Twenty-seven solid iron spheres, each of radius r and surface area S are melted to form a sphere with surface area S’. Find the
1. radius r’ of the new sphere,
2. the ratio of S and S’.
Solution:
1. Volume of a solid iron sphere = \(\frac {4}{3}\)πr³
∴ Volume of 27 solid iron spheres
= 27 (\(\frac {4}{3}\)πr³) = 36πr³
∴ Volume of the new sphere = 36πr³
Let the radius of the new sphere be r’.

Then,
Volume of the new sphere = \(\frac {4}{3}\)πr³
According to the question,
\(\frac {4}{3}\)πr’³ = 36πr³
r’³ = \(\frac{\left(36 \pi r^{3}\right) \times 3}{4 \pi}\)
r’³ = 27r³
r’ = (27r³)^1/3
r’= (3 x 3 x 3 x r³)^1/3
r’ = 3r
Hence, the radius r’ of the new sphere is 3r.

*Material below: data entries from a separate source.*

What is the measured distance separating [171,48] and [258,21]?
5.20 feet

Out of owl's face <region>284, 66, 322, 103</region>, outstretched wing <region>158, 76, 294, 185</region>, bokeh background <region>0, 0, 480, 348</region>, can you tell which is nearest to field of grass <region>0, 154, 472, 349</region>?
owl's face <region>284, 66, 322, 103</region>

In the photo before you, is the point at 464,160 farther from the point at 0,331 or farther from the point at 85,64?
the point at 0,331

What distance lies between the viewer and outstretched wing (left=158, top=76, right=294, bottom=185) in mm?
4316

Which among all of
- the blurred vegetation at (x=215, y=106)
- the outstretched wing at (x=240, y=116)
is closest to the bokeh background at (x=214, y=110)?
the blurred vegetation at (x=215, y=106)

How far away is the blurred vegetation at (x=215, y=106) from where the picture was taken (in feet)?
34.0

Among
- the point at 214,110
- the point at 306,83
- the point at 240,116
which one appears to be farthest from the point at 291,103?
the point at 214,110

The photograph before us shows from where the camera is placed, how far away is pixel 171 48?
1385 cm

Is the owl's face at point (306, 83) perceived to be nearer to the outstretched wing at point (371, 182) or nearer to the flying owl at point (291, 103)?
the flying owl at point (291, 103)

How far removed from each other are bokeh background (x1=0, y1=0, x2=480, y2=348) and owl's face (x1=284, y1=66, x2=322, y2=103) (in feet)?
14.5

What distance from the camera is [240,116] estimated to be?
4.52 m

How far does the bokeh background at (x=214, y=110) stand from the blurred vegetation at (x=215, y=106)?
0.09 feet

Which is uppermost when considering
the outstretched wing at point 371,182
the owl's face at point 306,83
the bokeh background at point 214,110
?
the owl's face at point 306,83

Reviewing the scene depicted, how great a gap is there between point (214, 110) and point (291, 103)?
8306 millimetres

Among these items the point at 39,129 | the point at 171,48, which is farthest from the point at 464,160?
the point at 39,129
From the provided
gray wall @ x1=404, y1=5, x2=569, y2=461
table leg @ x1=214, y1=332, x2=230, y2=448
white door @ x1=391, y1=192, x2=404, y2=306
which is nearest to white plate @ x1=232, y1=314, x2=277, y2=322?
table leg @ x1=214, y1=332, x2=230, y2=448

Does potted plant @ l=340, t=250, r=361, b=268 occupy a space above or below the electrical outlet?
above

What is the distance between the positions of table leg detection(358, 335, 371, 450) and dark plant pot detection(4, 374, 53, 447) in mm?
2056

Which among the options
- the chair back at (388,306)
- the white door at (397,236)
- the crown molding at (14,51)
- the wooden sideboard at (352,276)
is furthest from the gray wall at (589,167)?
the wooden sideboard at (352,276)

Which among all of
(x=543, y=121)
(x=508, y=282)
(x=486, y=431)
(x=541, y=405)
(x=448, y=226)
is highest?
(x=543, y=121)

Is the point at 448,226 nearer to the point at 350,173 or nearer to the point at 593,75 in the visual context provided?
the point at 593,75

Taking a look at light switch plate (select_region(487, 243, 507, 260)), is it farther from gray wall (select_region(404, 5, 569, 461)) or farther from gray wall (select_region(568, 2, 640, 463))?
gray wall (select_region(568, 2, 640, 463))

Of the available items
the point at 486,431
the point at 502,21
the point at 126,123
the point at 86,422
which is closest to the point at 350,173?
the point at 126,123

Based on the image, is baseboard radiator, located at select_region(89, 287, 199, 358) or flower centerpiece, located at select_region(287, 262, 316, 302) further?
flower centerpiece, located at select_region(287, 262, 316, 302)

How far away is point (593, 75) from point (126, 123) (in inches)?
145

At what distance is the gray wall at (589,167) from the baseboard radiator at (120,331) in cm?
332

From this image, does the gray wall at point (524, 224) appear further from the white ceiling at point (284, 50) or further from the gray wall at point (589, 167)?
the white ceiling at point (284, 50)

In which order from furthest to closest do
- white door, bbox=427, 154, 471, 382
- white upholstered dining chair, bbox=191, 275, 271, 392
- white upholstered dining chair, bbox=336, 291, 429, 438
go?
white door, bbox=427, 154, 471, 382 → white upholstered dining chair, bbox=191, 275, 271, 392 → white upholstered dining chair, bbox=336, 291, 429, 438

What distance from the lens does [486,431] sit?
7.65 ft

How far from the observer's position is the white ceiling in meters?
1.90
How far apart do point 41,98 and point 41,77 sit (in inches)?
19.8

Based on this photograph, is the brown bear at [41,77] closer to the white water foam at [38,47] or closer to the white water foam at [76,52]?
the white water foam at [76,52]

2. The surface area of an iron sphere, S = 4πr²
And the surface area of new sphere,
S’ = 4π(3r)²
∴ \(\frac {S}{S’}\) = \(\frac{4 \pi r^{2}}{4 \pi(3 r)^{2}}\) = \(\frac {1}{9}\) = 1:9
Hence, the ratio of S and S’ is 1 : 9.

Question 10.
A capsule of medicine is in the shape of a sphere of diameter 3.5 mm. How much medicine (in mm³) is needed to fill this capsule?
Solution:
∴ Diameter of the capsule = 3.5 mm
∴ Radius of the capsule (r) = \(\frac {3.5}{2}\)mm = 1.75 mm
∴ Capacity of the capsule
= \(\frac {4}{3}\)πr³ = \(\frac {4}{3}\) x \(\frac {22}{7}\) x (1.75)³ mm³
= 22.46 mm³ (approx.)
Hence, 22.46 mm³ (approx.) of medicine is needed to fill this capsule.